Is it safe to memset bool to 0?

2019-01-09 02:18发布

问题:

Suppose I have some legacy code which cannot be changed unless a bug is discovered, and it contains this code:

bool data[32];
memset(data, 0, sizeof(data));

Is this a safe way to set all bool in the array to a false value?

More generally, is it safe to memset a bool to 0 in order to make its value false?

Is it guaranteed to work on all compilers? Or do I to request a fix?

回答1:

I believe this unspecified although it seems likely the underlying representation of false would be all zeros. Boost.Container relies on this as well (emphasis mine):

Boost.Container uses std::memset with a zero value to initialize some types as in most platforms this initialization yields to the desired value initialization with improved performance.

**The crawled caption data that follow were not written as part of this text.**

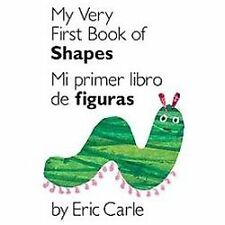 My Very First Book of Shapes / Mi Primer Libro de Figuras : Bilingual Edition...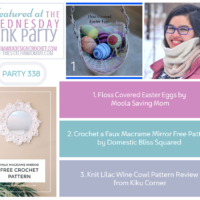 Wednesday Link Party 338 Features Easter Eggs, Faux Macrame Mirror and Knit Lilac Wine Cowl
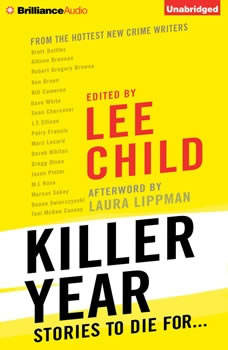 Killer Year: Stories to Die For..., Lee Child (Editor)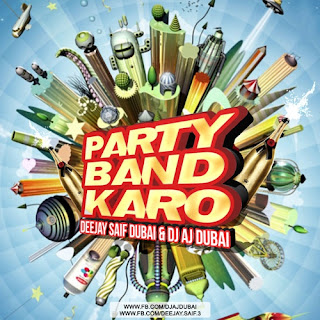 Aarish+Singh-Party+Band+Karo-Deejay+Saif+Dubai+DJ+AJ+Dubai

Following the C11 standard, Boost.Container assumes that for any integer type, the object representation where all the bits are zero shall be a representation of the value zero in that type. Since _Bool/wchar_t/char16_t/char32_t are also integer types in C, it considers all C++ integral types as initializable via std::memset.

This C11 quote they they point to as a rationale actually comes from a C99 defect: defect 263: all-zero bits representations which added the following:

For any integer type, the object representation where all the bits are zero shall be a representation of the value zero in that type.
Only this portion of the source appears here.